> Selected passage:

= = = = = = =

Add caching to our tests to avoid clean rebuilds. (carbon-language#534)

This is both a bit tricky and really easy with Bazel. The easy part, especially compared to other build systems is that we can do this regardless of the state of the repository -- Bazel will hermetically check that everything is up-to-date, allowing the cache to be a bit stale but still totally functional. The easy part is that we can just ask Bazel to use an output base that we cache and restore. This is super nice and even avoids most of the Bazel installation bits. The tricky part is that we need this to reconnect correctly to the installed tree, so we need to exclude a crucial symlink that will then get re-created at the right moment. This gets really tricky due to LLVM and Clang (and this we would struggle with no matter what build system we used). Building LLVM creates a *ton* of object code. Just a huge amount. As a consequence, we'd run into GitHub's limit for action cache size (5gb) really quickly with 4 configurations. So we can do another bit of tricky business and exclude the downloaded `external` tree. This gets rebuilt easily, and there's no real need to download it with the cached state -- its downloaded either way. There are two follow-ups that I'd like to make here. One is to prod the Bazel team to make things like persisting your output base a bit easier to do reliably. Even better to make it easier to do *partial* persisting. Second follow-up is to work to make our usage of LLVM *much* less wasteful. There are a bunch of steps here from changing how we use sanitizers to how LLVM is built. Those will be follow-ups though.

= = = = = = =

> Input data:
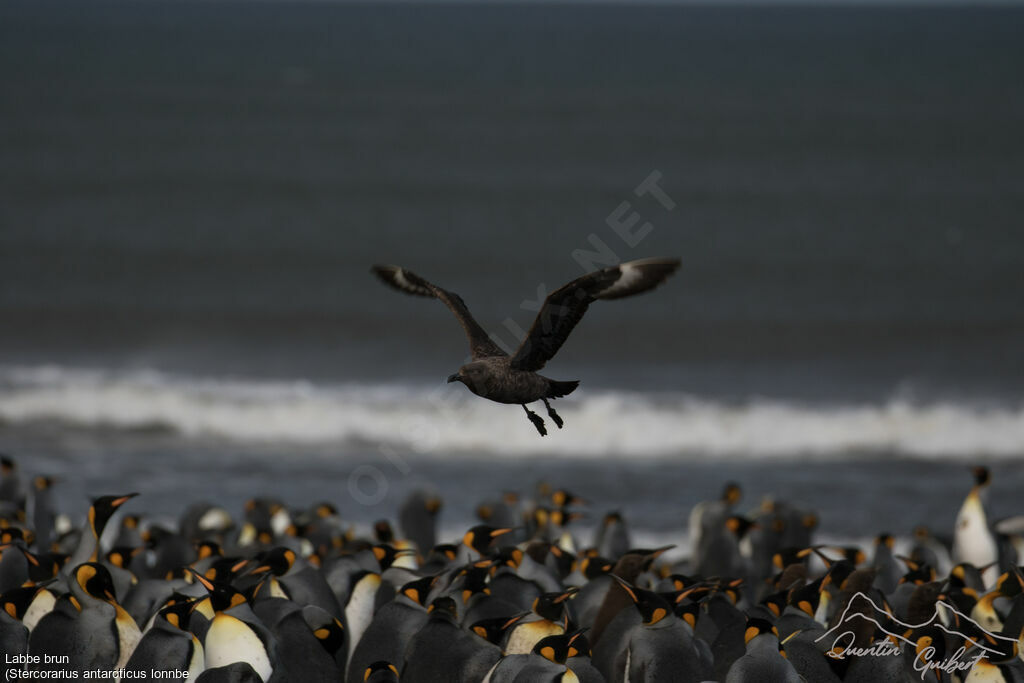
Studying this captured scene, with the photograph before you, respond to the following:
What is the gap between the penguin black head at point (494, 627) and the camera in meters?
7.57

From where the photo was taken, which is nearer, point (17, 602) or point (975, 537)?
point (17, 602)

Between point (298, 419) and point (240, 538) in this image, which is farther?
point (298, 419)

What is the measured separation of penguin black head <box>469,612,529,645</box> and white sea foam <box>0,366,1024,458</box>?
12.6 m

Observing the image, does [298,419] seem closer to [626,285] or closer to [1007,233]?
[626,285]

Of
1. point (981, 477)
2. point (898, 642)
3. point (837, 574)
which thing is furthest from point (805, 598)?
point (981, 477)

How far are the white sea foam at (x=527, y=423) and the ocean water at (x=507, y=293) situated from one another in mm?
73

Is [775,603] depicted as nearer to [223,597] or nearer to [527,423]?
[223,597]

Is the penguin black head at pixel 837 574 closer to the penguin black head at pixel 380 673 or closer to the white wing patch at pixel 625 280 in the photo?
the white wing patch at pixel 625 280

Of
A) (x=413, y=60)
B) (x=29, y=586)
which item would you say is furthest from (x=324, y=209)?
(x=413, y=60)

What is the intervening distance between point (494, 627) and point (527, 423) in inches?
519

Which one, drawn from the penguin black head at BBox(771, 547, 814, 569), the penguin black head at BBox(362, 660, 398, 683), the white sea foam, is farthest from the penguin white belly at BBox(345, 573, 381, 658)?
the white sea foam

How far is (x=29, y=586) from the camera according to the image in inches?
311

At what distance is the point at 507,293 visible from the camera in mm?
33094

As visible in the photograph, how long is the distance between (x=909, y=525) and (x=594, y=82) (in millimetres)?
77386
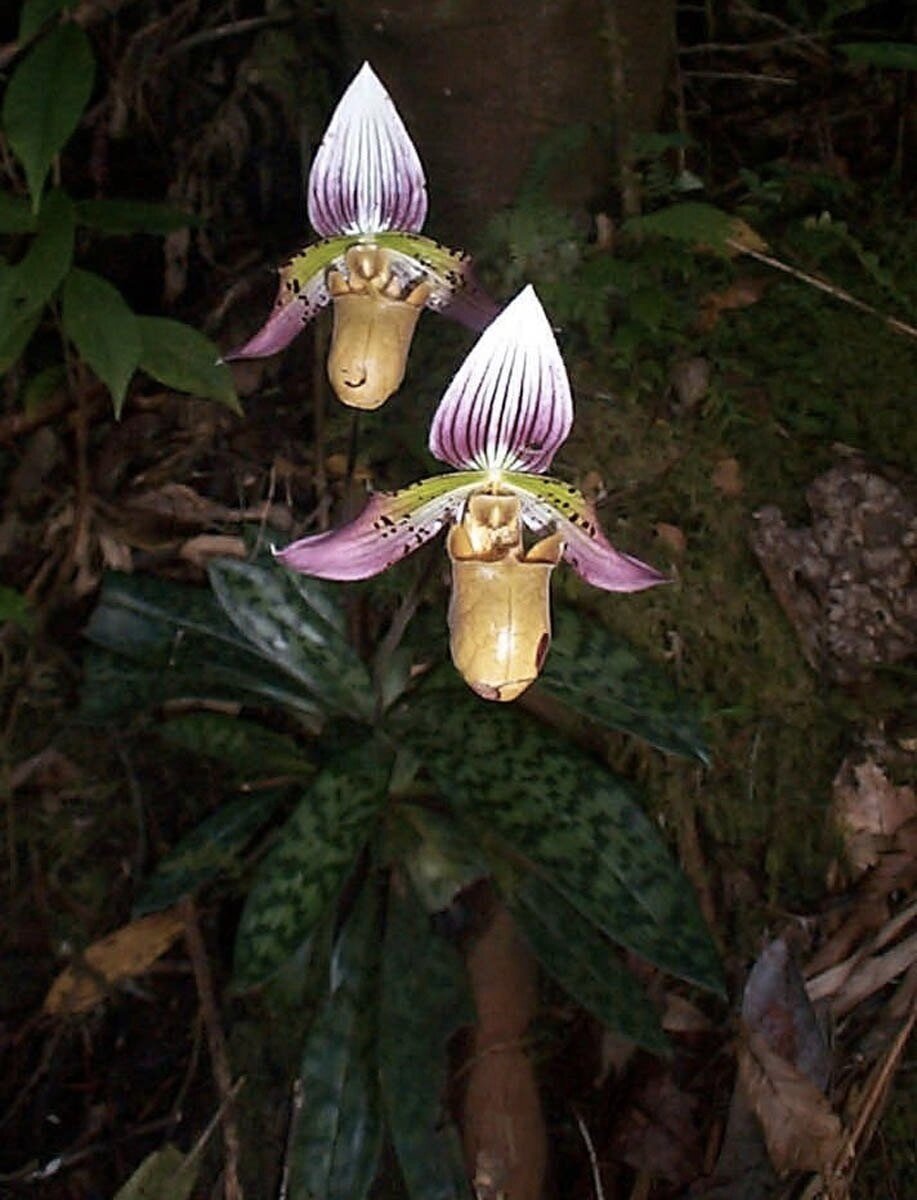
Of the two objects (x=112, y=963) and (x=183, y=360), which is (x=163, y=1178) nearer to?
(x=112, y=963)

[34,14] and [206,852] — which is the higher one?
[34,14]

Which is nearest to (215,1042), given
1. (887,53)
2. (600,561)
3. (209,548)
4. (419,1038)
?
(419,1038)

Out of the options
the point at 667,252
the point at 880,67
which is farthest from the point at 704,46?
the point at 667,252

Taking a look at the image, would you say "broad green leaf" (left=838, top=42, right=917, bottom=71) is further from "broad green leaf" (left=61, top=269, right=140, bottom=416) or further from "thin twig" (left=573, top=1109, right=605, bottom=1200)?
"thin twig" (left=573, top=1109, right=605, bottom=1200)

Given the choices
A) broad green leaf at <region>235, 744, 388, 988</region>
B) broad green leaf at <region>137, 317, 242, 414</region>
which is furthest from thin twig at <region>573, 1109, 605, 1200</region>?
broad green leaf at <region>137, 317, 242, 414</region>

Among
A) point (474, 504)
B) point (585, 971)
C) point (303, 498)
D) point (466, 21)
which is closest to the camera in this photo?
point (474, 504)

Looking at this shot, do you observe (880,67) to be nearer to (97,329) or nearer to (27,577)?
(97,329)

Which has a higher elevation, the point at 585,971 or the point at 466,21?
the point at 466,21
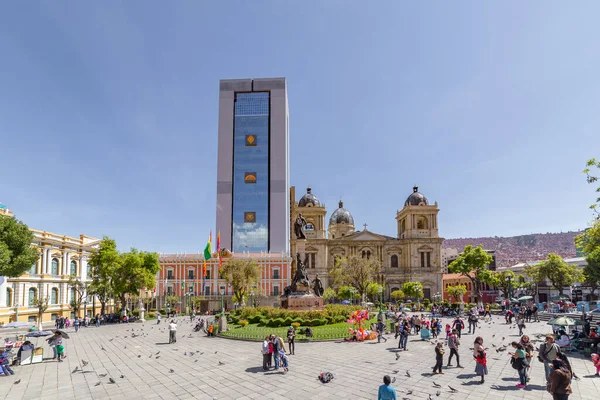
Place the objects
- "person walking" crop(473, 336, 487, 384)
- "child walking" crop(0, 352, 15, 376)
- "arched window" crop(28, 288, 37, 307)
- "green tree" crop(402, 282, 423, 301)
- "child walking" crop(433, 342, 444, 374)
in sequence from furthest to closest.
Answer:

= = = = = = =

> Work task:
Please state the size limit for GitHub's action cache given in the note on adding test caching. The records were taken from a separate source.

> Task answer:
5gb